Martin Wilck [Fri, 16 Sep 2022 19:36:52 +0000 (21:36 +0200)]
feat(nvmf): add code for parsing the NBFT
Add code to parse the Nvme-oF Boot Firmware Table (NBFT) according
to the NVM Express Boot Specification 1.0 [1]. The implementation in
dracut follows a similar general approach as iBFT support in the
iscsi module.
NBFT support requires two steps:
(1) Setting up the network and routing according to the
HFI ("Host Fabric Interface") records in the NBFT,
(2) Establishing the actual NVMe-oF connection.
(1) is accomplished by reading the NBFT using JSON output from
the "nvme nbft show" command, and transforming it into command
line options ("ip=", "rd.neednet", etc.) understood by dracut's
network module and its backends. The resulting network setup code
is backend-agnostic. It has been tested with the "network-legacy"
and "network-manager" network backend modules. The network setup
code supports IPv4 and IPv6 with static, RA, or DHCP configurations,
802.1q VLANs, and simple routing / gateway setup.
(2) is done using the "nvme connect-all" command [2] in the netroot handler,
which is invoked by networking backends when an interface gets fully
configured. This patch adds support for "netboot=nbft". The "nbftroot"
handler calls nvmf-autoconnect.sh, which contains the actual connect
logic. nvmf-autoconnect.sh itself is preserved, because there are
other NVMe-oF setups like NVMe over FC which don't depend on the
network.
The various ways to configure NVMe-oF are prioritized like this:
1 FC autoconnect from kernel commandline (rd.nvmf.discover=fc,auto)
2 NBFT, if present
3 discovery.conf or config.json, if present, and cmdline.d parameters,
if present (rd.nvmf.discovery=...)
4 FC autoconnect (without kernel command line)

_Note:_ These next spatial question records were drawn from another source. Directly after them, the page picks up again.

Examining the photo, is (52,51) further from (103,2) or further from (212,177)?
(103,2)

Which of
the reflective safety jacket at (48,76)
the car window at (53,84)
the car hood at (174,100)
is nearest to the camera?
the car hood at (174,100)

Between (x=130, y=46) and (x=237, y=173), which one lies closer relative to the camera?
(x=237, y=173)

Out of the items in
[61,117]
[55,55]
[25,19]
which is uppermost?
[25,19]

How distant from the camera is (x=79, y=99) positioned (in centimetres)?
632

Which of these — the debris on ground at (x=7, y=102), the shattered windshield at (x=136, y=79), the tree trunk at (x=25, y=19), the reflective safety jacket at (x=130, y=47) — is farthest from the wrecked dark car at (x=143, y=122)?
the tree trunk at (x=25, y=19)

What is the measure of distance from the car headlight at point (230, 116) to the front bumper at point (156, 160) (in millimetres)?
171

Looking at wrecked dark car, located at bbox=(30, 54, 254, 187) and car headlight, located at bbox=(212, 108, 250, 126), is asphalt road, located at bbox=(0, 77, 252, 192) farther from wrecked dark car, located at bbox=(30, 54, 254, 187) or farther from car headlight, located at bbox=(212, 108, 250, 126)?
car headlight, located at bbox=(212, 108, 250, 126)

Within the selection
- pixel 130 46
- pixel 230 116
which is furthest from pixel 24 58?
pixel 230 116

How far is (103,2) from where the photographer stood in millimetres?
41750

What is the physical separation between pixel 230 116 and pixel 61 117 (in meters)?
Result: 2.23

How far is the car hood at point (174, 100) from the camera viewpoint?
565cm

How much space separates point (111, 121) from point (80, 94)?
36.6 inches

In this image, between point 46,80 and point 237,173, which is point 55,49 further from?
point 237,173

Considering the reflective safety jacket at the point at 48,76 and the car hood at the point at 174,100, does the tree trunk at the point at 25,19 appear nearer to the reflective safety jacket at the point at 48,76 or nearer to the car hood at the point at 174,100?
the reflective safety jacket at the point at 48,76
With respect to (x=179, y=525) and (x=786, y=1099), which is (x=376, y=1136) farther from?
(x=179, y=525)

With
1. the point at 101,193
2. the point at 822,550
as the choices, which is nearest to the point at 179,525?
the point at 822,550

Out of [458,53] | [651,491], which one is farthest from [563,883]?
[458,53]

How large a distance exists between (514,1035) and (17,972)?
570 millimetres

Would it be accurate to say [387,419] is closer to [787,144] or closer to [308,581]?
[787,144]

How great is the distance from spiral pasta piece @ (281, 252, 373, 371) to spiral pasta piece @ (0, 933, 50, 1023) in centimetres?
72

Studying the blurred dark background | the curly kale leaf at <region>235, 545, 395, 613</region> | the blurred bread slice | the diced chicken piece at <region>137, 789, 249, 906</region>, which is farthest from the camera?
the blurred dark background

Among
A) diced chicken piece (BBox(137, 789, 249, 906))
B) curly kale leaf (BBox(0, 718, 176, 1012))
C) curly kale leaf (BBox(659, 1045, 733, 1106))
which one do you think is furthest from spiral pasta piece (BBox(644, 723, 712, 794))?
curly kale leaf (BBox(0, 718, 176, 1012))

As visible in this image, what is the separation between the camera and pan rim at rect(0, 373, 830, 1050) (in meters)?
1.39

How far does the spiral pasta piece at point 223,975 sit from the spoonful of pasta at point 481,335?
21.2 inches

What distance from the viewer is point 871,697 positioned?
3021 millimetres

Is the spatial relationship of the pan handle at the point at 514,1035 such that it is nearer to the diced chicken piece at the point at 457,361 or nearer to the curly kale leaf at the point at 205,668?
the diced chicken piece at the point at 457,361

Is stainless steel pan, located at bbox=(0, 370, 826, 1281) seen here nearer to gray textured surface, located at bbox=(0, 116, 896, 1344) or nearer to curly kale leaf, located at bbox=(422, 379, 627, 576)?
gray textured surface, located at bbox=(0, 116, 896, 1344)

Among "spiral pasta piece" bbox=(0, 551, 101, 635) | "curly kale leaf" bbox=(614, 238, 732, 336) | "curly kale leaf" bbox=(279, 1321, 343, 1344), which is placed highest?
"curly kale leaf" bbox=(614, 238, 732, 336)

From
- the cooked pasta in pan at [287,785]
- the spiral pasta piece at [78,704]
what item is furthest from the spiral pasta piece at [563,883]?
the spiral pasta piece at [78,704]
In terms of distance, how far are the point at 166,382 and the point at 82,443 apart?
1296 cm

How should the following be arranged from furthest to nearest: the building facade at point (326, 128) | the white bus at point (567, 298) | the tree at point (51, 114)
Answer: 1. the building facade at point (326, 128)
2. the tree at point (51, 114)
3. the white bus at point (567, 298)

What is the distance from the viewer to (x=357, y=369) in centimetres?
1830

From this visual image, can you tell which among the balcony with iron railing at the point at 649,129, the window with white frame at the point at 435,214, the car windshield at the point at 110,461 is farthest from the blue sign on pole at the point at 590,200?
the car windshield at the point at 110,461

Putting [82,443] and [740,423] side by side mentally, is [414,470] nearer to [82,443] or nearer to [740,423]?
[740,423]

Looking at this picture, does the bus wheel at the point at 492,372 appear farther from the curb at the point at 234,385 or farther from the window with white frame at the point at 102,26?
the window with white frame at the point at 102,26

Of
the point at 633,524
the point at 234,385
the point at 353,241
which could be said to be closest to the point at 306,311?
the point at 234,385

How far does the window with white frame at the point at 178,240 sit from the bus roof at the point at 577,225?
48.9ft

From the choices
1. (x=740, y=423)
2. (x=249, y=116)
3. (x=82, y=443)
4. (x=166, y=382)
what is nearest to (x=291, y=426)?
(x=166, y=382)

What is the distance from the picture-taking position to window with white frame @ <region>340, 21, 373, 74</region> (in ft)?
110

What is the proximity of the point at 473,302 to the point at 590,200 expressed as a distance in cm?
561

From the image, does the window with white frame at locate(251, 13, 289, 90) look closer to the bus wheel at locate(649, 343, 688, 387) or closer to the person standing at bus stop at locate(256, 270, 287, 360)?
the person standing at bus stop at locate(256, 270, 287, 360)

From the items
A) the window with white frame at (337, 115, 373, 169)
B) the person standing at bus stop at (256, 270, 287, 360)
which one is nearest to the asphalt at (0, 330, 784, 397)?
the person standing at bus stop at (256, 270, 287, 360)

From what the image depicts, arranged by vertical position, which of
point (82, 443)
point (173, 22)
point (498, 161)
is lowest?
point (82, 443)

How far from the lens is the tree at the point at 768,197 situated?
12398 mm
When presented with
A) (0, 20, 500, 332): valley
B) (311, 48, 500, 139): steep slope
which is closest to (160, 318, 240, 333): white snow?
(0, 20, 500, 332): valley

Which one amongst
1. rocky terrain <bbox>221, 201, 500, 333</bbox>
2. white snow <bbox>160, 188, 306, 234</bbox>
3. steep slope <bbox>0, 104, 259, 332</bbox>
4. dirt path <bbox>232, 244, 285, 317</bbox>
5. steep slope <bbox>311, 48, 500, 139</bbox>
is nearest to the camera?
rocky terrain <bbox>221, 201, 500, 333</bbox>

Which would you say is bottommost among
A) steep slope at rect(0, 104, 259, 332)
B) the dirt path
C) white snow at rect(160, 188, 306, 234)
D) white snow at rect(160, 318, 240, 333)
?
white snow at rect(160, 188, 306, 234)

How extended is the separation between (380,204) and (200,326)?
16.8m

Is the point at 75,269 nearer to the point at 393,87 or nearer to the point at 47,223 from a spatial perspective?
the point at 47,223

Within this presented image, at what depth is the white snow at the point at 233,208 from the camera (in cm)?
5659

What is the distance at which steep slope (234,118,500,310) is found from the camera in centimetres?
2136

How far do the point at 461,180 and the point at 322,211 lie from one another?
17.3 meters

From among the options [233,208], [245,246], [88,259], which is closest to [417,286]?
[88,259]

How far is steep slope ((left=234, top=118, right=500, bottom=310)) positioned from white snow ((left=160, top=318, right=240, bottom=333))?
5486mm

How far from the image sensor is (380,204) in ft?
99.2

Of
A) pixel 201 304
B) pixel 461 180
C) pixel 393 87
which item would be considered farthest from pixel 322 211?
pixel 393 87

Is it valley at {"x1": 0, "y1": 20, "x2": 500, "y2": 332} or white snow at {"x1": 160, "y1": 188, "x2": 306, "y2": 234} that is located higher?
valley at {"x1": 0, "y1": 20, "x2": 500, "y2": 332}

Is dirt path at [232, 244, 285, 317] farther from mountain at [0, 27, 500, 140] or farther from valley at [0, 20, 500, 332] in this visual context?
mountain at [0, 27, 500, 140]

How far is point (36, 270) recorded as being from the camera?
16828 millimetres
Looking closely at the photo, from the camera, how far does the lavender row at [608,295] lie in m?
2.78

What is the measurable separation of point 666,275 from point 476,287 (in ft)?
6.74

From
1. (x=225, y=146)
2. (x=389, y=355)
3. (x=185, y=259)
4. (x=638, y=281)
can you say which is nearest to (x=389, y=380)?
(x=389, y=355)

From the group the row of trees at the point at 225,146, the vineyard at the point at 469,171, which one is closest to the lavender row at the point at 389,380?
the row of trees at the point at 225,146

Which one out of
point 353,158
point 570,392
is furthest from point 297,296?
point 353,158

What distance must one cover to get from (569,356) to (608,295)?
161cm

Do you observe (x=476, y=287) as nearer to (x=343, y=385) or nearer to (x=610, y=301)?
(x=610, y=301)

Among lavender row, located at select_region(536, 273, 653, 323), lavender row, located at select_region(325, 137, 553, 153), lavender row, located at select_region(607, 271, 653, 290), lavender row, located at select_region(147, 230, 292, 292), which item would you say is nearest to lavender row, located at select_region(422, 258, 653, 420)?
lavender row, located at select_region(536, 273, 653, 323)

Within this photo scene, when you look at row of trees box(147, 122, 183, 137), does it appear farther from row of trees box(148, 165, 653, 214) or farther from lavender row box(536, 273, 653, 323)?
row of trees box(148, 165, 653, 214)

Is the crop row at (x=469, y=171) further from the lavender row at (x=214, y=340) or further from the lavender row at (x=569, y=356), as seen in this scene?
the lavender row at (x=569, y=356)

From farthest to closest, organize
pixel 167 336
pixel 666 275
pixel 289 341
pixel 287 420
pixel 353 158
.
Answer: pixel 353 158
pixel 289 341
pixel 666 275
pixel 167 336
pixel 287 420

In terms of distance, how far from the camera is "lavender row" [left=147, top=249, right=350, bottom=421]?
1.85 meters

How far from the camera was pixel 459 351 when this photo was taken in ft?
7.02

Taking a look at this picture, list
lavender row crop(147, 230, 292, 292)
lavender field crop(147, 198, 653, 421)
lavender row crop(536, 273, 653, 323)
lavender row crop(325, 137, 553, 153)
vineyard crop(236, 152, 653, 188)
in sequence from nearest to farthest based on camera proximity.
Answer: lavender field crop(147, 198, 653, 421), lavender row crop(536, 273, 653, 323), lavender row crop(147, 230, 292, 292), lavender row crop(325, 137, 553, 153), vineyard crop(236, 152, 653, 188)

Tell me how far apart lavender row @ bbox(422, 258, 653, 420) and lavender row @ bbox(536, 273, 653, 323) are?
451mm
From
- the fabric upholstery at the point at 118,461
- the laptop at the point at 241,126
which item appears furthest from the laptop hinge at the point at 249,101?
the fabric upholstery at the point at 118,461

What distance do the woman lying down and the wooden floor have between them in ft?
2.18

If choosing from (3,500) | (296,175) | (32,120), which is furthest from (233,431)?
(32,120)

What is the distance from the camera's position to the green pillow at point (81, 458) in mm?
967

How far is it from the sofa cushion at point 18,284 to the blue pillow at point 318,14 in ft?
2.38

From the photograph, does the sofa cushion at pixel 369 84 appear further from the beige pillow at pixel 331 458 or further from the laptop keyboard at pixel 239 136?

The reason for this priorization is that in the initial RAM fs, we try
to activate only those connections that are necessary to mount the root
file system. This avoids confusion, possible contradicting or ambiguous
configuration, and timeouts from unavailable targets.
A retry logic is implemented for enabling the NVMe-oF connections,
using the "settled" initqueue, the netroot handler, and eventually, the
"timeout" initqueue. This is similar to the retry logic of the iscsi module.
In the "timeout" case, connection to all possible NVMe-oF subsystems
is attempted.
Two new command line parameters are introduced to make it possible to
change the priorities above:
- "rd.nvmf.nonbft" causes the NBFT to be ignored,
- "rd.nvmf.nostatic" causes any statically configured NVMe-oF targets
(config.json, discovery.conf, and cmdline.d) to be ignored.
These parameters may be helpful to skip attempts to set up broken
configurations.
At initramfs build time, the nvmf module is now enabled if an NBFT
table is detected in the system.
[1] https://nvmexpress.org/wp-content/uploads/NVM-Express-Boot-Specification-2022.11.15-Ratified.pdf
[2] NBFT support in nvme-cli requires the latest upstream code (> v2.4).
Signed-off-by: Martin Wilck <mwilck@suse.com> Co-authored-by: John Meneghini <jmeneghi@redhat.com> Co-authored-by: Charles Rose <charles.rose@dell.com>
Martin Wilck [Thu, 9 Mar 2023 15:55:36 +0000 (16:55 +0100)]
fix(nvmf): support /etc/nvme/config.json
Since nvme-cli 2.0, configuration of subsystems to connect to is
stored under `/etc/nvme` in either `discovery.conf` or `config.json`.
Attempt discovery also if the latter exists, but not the former.
Also, install "config.json" if it's present on the root FS.
As before, "rd.nvmf.discover=fc,auto" will force either file to be ignored,
and NBFT-defined targets take precedence if found.
Martin Wilck [Thu, 12 Jan 2023 10:06:35 +0000 (11:06 +0100)]
fix(nvmf): install 8021q module unconditionally
In NBFT setups, VLAN can be configured in the firmware.
Add the 8021q module in hostonly mode even if VLAN is currently
not used to be prepared for such configuration change.
Andrew Ammerlaan [Sat, 17 Jun 2023 06:18:55 +0000 (08:18 +0200)]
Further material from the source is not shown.